I noticed this too. I think the issue is actually the second with being too early. Currently it's written as

with input_path.open("r", encoding="utf8") as texts:
        docs = nlp.pipe(texts, n_process=n_process)
        for doc in tqdm.tqdm(docs, desc="Docs", unit=""):
            if count < max_docs:
                doc_bin.add(doc)
                count += 1
            else:
                batch_num += 1
                count = 0
                msg.good(f"Processed {len(doc_bin)} docs")
                doc_bin_bytes = doc_bin.to_bytes()
                output_file = output_path / f"{input_path.stem}-{batch_num}.spacy"
                with output_file.open("wb") as f:
                    f.write(doc_bin_bytes)
                msg.good(f"Saved parsed docs to file", output_file.resolve())
                doc_bin = DocBin(attrs=["POS", "TAG", "DEP", "ENT_TYPE", "ENT_IOB"])
        with output_file.open("wb") as f:
            batch_num += 1
            output_file = output_path / f"{input_path.stem}-{batch_num}.spacy"
            doc_bin_bytes = doc_bin.to_bytes()
            f.write(doc_bin_bytes)
            msg.good(
                f"Complete. Saved final parsed docs to file", output_file.resolve()
            )

Where it should be

                with output_file.open("wb") as f:
                    f.write(doc_bin_bytes)
                msg.good(f"Saved parsed docs to file", output_file.resolve())
                doc_bin = DocBin(attrs=["POS", "TAG", "DEP", "ENT_TYPE", "ENT_IOB"])
        batch_num += 1
        output_file = output_path / f"{input_path.stem}-{batch_num}.spacy"
        doc_bin_bytes = doc_bin.to_bytes()
        with output_file.open("wb") as f:
            f.write(doc_bin_bytes)
        msg.good(f"Complete. Saved final parsed docs to file", output_file.resolve())

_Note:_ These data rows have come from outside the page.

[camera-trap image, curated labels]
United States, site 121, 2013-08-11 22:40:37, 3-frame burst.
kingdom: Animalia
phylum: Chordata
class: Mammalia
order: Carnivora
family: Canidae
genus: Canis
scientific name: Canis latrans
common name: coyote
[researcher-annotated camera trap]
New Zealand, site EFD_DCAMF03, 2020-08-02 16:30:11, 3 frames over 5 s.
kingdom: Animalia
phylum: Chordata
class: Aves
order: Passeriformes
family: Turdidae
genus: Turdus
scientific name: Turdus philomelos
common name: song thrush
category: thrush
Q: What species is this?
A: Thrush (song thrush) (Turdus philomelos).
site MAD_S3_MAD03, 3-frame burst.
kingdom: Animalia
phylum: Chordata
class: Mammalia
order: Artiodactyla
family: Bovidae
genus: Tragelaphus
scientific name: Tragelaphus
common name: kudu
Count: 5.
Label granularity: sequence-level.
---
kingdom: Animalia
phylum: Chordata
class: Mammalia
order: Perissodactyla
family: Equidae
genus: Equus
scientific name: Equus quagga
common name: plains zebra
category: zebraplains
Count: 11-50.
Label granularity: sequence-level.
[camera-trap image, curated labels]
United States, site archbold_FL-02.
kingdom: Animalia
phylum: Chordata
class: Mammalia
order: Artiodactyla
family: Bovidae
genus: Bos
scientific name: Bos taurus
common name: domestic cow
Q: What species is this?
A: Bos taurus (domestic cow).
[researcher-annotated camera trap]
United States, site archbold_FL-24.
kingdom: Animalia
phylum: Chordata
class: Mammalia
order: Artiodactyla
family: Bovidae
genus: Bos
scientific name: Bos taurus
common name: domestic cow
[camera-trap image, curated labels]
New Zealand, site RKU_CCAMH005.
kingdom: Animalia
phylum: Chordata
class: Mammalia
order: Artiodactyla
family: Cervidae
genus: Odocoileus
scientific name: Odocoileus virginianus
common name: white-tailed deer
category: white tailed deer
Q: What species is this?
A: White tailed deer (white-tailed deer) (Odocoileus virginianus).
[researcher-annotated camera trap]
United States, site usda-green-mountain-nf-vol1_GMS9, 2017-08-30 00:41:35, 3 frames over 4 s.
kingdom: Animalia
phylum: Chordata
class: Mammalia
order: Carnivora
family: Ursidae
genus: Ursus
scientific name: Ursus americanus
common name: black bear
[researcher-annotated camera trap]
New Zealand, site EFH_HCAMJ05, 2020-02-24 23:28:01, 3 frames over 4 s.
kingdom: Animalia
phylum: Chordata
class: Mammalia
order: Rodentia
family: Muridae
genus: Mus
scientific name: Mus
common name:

The current code actually won't save the last output_file regardless of the doc count because the last output file is never opened (that last with output_file either opens the second to last output_file or you get the UnboundLocalError. I'm submitting a pull request to fix it.

danielmoore19 commented 3 years ago

this solves issue. follow ericfeunekes post.